Thanks for all the encouragement about my long cycling commute. Last week was a short week, but I thought I’d update you on my commute. I am still working on the optimal way of combining gym + cycling commute, but later in the week, I cut down on my distance by going to the gym closer to home. Instead of 37km, I biked 25km each day. I am also biking at a moderately leisure pace instead of racing to work. My instinct is always to push as hard as I can, but I told myself I was focusing on endurance this week. One of my favourite downhills in the city always used to have me trying to go faster than 50 km/h. This time, I didn’t ride like a madwoman and still maxed out at 47 km/h. I thought I would be super sore by the end of the week, but it has actually gone very well.
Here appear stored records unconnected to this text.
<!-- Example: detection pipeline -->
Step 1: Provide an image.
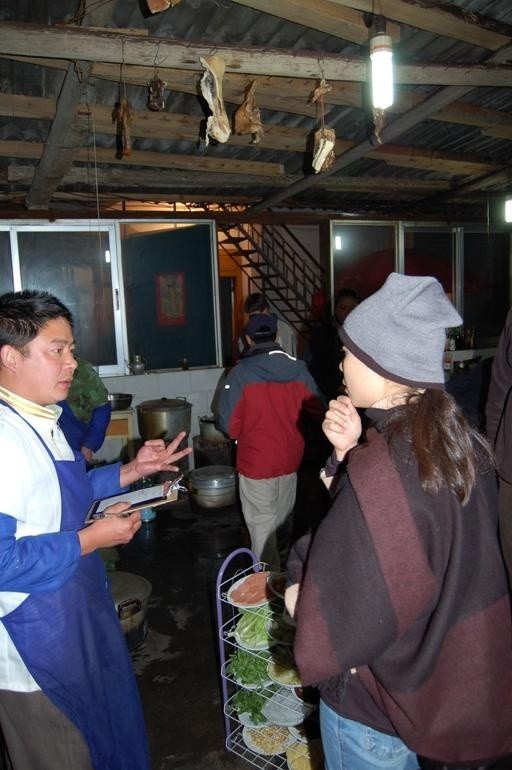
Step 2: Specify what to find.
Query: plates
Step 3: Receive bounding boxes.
[227,570,322,770]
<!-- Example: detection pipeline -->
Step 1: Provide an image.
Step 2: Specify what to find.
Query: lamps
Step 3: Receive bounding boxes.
[368,15,394,112]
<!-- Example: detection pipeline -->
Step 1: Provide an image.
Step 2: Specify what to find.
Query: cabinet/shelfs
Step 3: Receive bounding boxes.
[216,545,325,770]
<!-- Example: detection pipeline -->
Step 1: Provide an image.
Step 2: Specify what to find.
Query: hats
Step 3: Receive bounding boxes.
[336,273,463,393]
[244,312,278,336]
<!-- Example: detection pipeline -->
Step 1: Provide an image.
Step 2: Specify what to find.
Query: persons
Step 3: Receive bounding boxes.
[485,311,511,570]
[55,352,123,573]
[0,289,195,770]
[273,264,511,770]
[237,293,297,359]
[313,288,366,402]
[213,311,324,573]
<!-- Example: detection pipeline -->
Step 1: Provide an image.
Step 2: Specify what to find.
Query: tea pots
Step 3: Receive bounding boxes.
[124,355,147,375]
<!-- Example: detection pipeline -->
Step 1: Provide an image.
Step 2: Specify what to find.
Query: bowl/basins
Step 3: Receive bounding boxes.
[108,393,133,410]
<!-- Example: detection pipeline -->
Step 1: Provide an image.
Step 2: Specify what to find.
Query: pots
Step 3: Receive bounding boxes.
[106,572,155,652]
[188,464,237,514]
[136,396,193,441]
[197,415,225,440]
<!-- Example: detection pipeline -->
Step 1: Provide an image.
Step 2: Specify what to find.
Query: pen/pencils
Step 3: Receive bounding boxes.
[93,513,130,519]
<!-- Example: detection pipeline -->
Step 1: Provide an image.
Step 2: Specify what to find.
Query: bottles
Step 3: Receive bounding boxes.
[134,476,157,524]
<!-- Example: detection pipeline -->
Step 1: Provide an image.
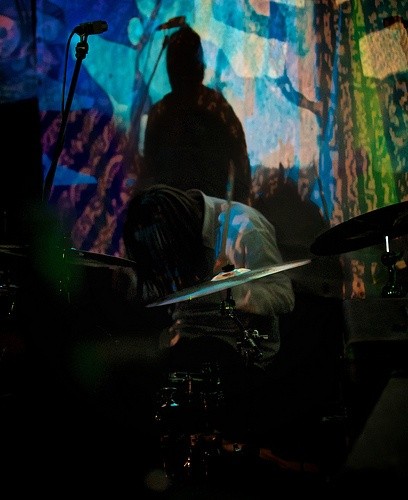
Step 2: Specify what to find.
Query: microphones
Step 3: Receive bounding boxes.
[75,21,107,34]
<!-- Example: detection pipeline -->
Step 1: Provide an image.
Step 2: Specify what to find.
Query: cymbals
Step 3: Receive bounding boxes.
[148,258,312,308]
[0,245,136,267]
[308,200,408,256]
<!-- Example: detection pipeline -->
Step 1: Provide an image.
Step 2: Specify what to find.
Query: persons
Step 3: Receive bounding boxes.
[142,28,253,204]
[95,183,297,400]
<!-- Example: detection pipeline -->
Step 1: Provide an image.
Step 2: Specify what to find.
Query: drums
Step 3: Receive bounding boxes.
[145,369,228,416]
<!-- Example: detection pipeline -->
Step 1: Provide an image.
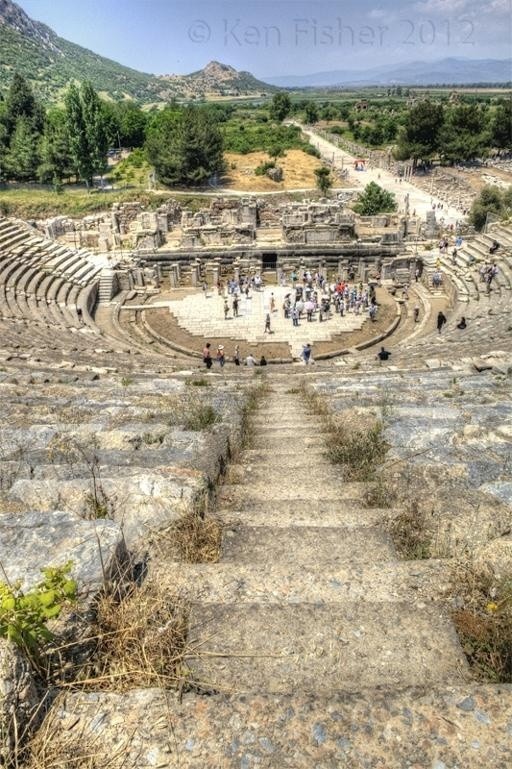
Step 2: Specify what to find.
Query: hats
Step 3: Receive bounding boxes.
[218,345,224,349]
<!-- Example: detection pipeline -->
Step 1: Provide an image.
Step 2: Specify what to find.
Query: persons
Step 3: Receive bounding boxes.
[203,343,267,369]
[479,262,499,284]
[378,347,391,360]
[413,308,419,322]
[457,316,466,329]
[432,201,467,231]
[304,344,311,364]
[439,236,462,265]
[489,240,500,254]
[432,257,443,287]
[437,311,446,334]
[283,265,377,326]
[415,258,424,282]
[203,274,275,333]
Part of the problem on Mondays is that I really like Steve, the spinning instructor who teaches downtown on Monday mornings. Sadly, the gym next to my home has poor programming Monday mornings but I stuck closer to home for the other days. The route uptown from home is also safer, nearly 80% on the Don Valley bicycle path, so I am away from cars and traffic lights.
So is the commute downtown worth it for the spinning class? I think so. I am drawn to positive instructors. A group exercise instructor does a lot more than lead a routine. It is about inspiring the class (“the team”) to push themselves further than what they would do otherwise. Steve’s classes always seem to push me. He explains the intensities of the exercises at a level that is very easy to grasp (challenging but comfortable, pick a resistance that you can only sustain for 5 minutes, etc) and makes it easier for me to challenge myself. He is also great at using inspirational messages. In normal life, I know it sounds so dorky, but when you are pushing yourself to the limit, his messages keep me going longer. For a while he was reminding us never to say I can’t do this. It is just something you haven’t done yet.
If you love inspirational messages, check out a few more gems here:
Know your limits, then defy them
If you wait for perfect conditions, you’ll never get anything done.
Yesterday you said tomorrow.
Nothing hurts more than sitting on a couch.
Whether you think you can, or whether you think you can’t, you’re right. (Henry Ford)
No matter how slow you go, you are still lapping everybody on the couch.
Now about this salad. It is another salad bursting with whole foods and boasts a higher protein content. Wild rice is not rice at all, instead it is a seed. Higher in protein, with a lower glycemic index, it is a great gluten-free option for hearty salads. Coupled with edamame and tofu, loaded with carrots, sprinkled with greens and doused in a sesame-lemon-miso dressing, you have an unassuming salad that will make you anticipate lunch time.
For those of you who go to exercise classes, do you feel drawn to your instructors? Do you feel guilty when you skip their classes?
Wild Rice and Edamame Salad with a Lemon-Miso Dressing
Adapted from The Sprouted Kitchen
1/2 cup wild rice, rinsed
2 cups water
16 oz block extra firm tofu, pressed and chopped into 1-cm chunks
2 tsp coconut oil
2 tsp soy sauce, tamari or Bragg’s
fresh ground pepper
1 cup thinly sliced carrots
1 cup shelled edamame, thawed
3 Tbsp toasted sesame seeds
1 cup chopped pea shoots
1 cup chopped cilantro
2 Tbsp white miso
1 Tbsp agave nectar, or to taste
1 Tbsp toasted sesame oil
2 1/2 Tbsp rice vinegar
1 shallot, minced
3-4 tbsp fresh lemon juice
1. In a small saucepan over high heat, bring water to a boil. Add the wild rice, bring to a boil, then simmer for 30-45 minutes until tender. Drain and set aside.
2. Meanwhile, press your tofu, then chop into 1-cm chunks. Heat a non-stick skillet over medium-high heat, add oil and then add tofu chunks. Fry until lightly browned on all sides, turning occasionally. This can take 10-15 minutes. Stir in tamari/soy sauce to deglaze the pan and stir. Set aside to cool.
3. In a large bowl, place the carrots and edamame. When the wild rice has cooled, add it to the veggies in the bowl.
4. Meanwhile, prepare your dressing by combining the miso, agave, sesame oil, rice vinegar, shallot and lemon juice in a small cup. Make sure the miso has completely dissolved. Stir into your wild rice and vegetables.
5. Prior to serving, stir in the pea shoots, cilantro, tofu chunks and sprinkle with sesame seeds. Serve warm, at room temperature or chilled.